The sense of dishonor or embarrassment that the Dutch must have felt for failing to retake St. Martin didn’t last long. The Spanish hung on there until they quit the island four years later in 1648 under the conditions of the Peace of Münster, one of the treaties of the Peace of Westphalia, which largely ended the European wars of religion. After the Spanish left, Dutch and French colonists arrived. Following some initial conflict, in 1648, while Stuyvesant was adjusting to a new job in North America, both countries signed the Treaty of Concordia (on Mount Concordia on St. Martin) that divided the island in two, allowing and encouraging the two populations to share the natural resources and to coexist in a friendly and cooperative way. So following their military stumbles, in the end the Dutch succeeded in getting half an island.
The tough character we have come to know in the future Director-General of New Netherland is surely detectable in Stuyvesant’s earlier years.

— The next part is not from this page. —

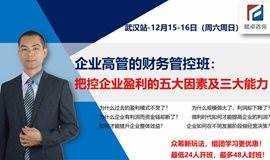 【众筹精品课】12月-武汉站-《企业高管的财务管控班:把控企业盈利的五大因素及三大能力》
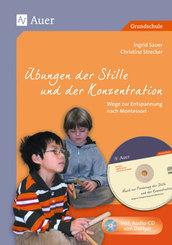 Übungen der Stille und der Konzentration, m. 1 CD-ROM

The loss of a leg and the need to maneuver around on an uncomfortable wooden replacement seems to have slowed Stuyvesant down only temporarily, for during the hard recovery from the injury he managed to find himself both a wife and a demanding new job. He had been recuperating in Amsterdam for several months when the West India Company chose him to take the place of Willem Kieft as Director-General of New Netherland. The autocratic and troublesome Kieft had been in the position since 1638, and the company’s Board of Directors had just fired him. Stuyvesant accepted the post, and while awaiting confirmation of this appointment he wooed and married Judith Bayard, the daughter of a Huguenot domine in Breda.
Accompanied by his bride, Stuyvesant left Amsterdam in December 1646, first heading for Curaçao and then north to America, reaching New Amsterdam in August 1647, ready to begin his memorable new career. This lasted for seventeen years, until the English takeover in 1664. In 1665 Stuyvesant sailed to Amsterdam to report, and returned to New York in 1668, retiring to his farm outside the city until his death in 1672. After having survived the Spanish cannonball on St. Martin, Stuyvesant claimed that this was a sign that God had spared him for great things. He was right—it turns out he had found his place in history.